» DATA FOR PROCESSING:
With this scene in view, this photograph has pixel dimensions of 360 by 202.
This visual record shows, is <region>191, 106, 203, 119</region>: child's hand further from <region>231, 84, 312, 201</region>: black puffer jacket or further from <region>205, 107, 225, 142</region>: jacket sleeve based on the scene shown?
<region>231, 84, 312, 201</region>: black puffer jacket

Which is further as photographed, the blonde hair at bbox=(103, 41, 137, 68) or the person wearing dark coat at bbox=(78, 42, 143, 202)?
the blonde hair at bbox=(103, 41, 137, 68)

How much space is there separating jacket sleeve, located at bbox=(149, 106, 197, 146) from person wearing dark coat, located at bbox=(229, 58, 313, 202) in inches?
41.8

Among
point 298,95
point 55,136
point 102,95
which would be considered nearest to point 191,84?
--
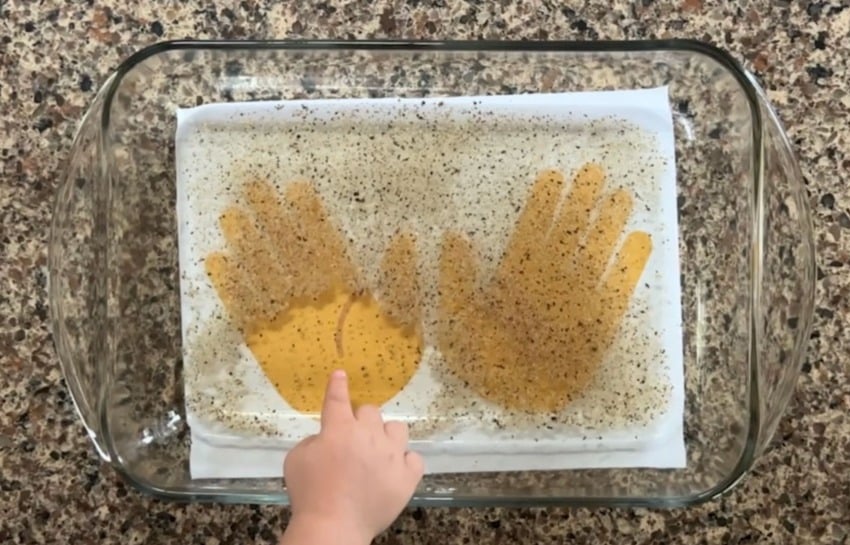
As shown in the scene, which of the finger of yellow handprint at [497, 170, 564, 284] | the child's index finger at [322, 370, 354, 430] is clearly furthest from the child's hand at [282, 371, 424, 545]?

» WHAT THE EXERCISE ASKS: State how many lines of the material above contain the string "sleeve", counting case, and give only the number.

» SOLUTION TO THIS PROBLEM: 2